The U.S. Department of Defense (DoD) is traditionally tasked with maintaining national security by protecting citizens from threats originating abroad. When it comes to sophisticated cyber threats, however, the origin and perpetrator can be difficult to identify and the role of the DoD becomes less defined.
A large-scale cyber attack against privately-owned critical infrastructure that causes physical damage could have catastrophic results. How should the DoD assist privately-owned organizations in response to these types of events?
The DoD, U.S. law enforcement agencies such as the FBI, and the private organizations each have a role to play during the recovery operation. The challenge will be managing the relationship between the military and private entities during the process.

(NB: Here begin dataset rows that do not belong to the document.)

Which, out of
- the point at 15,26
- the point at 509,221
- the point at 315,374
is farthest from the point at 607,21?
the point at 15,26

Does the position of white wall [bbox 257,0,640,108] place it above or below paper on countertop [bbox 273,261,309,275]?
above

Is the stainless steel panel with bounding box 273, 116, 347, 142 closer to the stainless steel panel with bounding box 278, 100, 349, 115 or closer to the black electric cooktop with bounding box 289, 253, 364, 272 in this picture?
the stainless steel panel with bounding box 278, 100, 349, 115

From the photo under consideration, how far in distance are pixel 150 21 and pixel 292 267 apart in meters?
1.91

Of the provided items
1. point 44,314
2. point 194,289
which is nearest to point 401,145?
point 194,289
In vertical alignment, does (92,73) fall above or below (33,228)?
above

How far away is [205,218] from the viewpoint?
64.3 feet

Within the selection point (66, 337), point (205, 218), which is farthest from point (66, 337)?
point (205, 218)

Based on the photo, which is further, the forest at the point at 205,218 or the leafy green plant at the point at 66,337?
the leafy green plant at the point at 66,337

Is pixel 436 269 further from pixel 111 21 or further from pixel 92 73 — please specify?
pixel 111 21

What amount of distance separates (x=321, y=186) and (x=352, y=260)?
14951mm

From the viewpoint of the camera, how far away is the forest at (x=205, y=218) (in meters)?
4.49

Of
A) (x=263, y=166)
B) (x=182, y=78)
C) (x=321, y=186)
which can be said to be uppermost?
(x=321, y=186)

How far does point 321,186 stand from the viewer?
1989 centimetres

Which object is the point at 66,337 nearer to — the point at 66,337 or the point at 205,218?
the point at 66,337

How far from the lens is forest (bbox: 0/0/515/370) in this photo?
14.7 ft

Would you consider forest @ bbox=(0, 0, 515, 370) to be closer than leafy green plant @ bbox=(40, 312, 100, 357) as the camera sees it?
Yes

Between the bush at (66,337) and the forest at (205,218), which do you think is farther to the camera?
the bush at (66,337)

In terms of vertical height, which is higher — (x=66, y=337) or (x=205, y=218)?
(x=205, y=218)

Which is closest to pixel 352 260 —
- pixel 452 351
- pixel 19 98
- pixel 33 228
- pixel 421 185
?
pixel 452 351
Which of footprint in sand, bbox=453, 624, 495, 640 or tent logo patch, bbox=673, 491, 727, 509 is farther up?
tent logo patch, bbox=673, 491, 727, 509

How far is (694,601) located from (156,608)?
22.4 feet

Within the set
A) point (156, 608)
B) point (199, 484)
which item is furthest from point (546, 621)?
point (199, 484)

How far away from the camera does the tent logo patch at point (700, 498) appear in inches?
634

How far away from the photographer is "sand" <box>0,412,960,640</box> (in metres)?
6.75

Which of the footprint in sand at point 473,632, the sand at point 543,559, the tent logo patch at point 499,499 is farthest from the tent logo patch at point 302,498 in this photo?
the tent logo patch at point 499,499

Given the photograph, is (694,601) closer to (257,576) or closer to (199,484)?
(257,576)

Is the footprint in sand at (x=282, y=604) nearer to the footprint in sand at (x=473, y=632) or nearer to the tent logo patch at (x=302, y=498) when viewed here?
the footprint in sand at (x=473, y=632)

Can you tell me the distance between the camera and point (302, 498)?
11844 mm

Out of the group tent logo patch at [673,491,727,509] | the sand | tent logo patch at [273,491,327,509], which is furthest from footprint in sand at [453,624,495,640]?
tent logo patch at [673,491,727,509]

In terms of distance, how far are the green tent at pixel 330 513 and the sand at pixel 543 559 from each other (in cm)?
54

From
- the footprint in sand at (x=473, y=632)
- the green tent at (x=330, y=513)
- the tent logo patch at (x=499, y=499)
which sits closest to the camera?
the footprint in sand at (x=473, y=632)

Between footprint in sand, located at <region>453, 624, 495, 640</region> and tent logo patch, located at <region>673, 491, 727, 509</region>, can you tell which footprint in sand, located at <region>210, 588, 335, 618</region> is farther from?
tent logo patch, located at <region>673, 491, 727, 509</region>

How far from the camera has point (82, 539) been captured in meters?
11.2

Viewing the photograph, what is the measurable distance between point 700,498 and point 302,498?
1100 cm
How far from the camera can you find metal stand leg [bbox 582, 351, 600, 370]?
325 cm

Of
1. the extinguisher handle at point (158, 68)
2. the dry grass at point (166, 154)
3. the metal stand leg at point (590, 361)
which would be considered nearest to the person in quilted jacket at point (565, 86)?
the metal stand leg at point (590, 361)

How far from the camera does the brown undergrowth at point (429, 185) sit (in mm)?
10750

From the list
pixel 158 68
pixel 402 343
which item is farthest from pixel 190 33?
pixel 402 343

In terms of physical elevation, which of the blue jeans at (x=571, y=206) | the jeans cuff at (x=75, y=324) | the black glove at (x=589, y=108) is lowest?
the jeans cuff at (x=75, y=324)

Partnerships between the DoD and the civilian sector aren’t without precedent. As the Officer in Charge of the Cyber Security Section at the Army’s Southwest Asia Cyber Center, I saw how well a team of DoD members and highly skilled civilians can work.
The primary DoD cyber mission encompasses the defense of military networks, support for expeditionary forces such as those in the Middle East, and the cyber defense of the homeland. Of these, the defense of the homeland is arguably the most difficult to plan for because the jurisdiction of the DoD, law enforcement, and private industry converge.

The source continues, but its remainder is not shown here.